CO in Europe

Freedom of conscience in Europe? An analysis of three cases of midwives with conscientious objection to abortion.

Fleming V, Ramsayer B, Škodič Zakšek T.
J Med Ethics. 2018 Feb;44(2):104-108
doi: 10.1136/medethics-2016-103529. Epub 2017 Jul 29.


While abortion has been legal in most developed countries for many years, the topic remains controversial. A major area of controversy concerns women’s rights vis-a-vis the rights of health professionals to opt out of providing the service on conscience grounds. Although scholars from various disciplines have addressed this issue in the literature, there is a lack of empirical research on the topic. This paper provides a documentary analysis of three examples of conscientious objection on religious grounds to performing abortion-related care by midwives in different Member States of the European Union, two of which have resulted in legal action. These examples show that as well as the laws of the respective countries and the European Union, professional and church law each played a part in the decisions made. However, support from both professional and religious sources was inconsistent both within and between the examples. The authors conclude that there is a need for clear guidelines at both local and pan-European level for health professionals and recommend a European-wide forum to develop and test them.

Source: Journal of Medical Ethics


Regulation of Conscientious Objection to Abortion: An International Comparative Multiple-Case Study
Wendy Chavkin, MD, MPH, Laurel Swerdlow, MPH, and Jocelyn Fifield, MPH
Health Hum Rights. 2017 Jun; 19(1): 55–68.
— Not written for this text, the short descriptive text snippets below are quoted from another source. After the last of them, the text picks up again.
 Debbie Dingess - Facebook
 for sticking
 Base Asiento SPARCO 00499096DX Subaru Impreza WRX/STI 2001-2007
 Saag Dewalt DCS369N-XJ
Since abortion laws were liberalized in Western Europe, conscientious objection (CO) to abortion has become increasingly contentious. We investigated the efficacy and acceptability of laws and policies that permit CO and ensure access to legal abortion services. This is a comparative multiple-case study, which triangulates multiple data sources, including interviews with key stakeholders from all sides of the debate in England, Italy, Norway, and Portugal. While the laws in all four countries have similarities, we found that implementation varied. In this sample, the ingredients that appear necessary for a functional health system that guarantees access to abortion while still permitting CO include clarity about who can object and to which components of care; ready access by mandating referral or establishing direct entry; and assurance of a functioning abortion service through direct provision or by contracting services. Social attitudes toward both objection and abortion, and the prevalence of CO, additionally influence the degree to which CO policies are effectively implemented in these cases. England, Norway, and Portugal illustrate that it is possible to accommodate individuals who object to providing abortion, while still assuring that women have access to legal health care services.

(Note: The above article has been comprehensively critiqued by Christian Fiala and Joyce Arthur: Refusal to Treat Patients Does Not Work in Any Country—Even If Misleadingly Labelled “Conscientious Objection”, Health and Human Rights Journal, 6 Sept 2017.)


Slide12Conscientious objection and induced abortion in Europe

Heino A, Gissler M, Apter D, Fiala C.
Eur J Contracept Reprod Health Care. 2013 Aug;18(4):231-3

The issue of conscientious objection (CO) arises in healthcare when doctors and nurses refuse to have any involvement in the provision of treatment of certain patients due to their religious or moral beliefs. Most commonly CO is invoked when it comes to induced abortion. Of the EU member states where induced abortion is legal, invoking CO is granted by law in 21 countries. The same applies to the non-EU countries Norway and Switzerland. CO is not legally granted in the EU member states Sweden, Finland, Bulgaria and the Czech Republic. The Icelandic legislation provides no right to CO either. European examples prove that the recommendation that CO should not prevent women from accessing services fails in a number of cases. CO puts women in an unequal position depending on their place of residence, socio-economic status and income. CO should not be presented as a question that relates only to health professionals and their rights. CO mainly concerns women as it has very real consequences for their reproductive health and rights. European countries should assess the laws governing CO and its effects on women’s rights. CO should not be used as a subtle method for limiting the legal right to healthcare.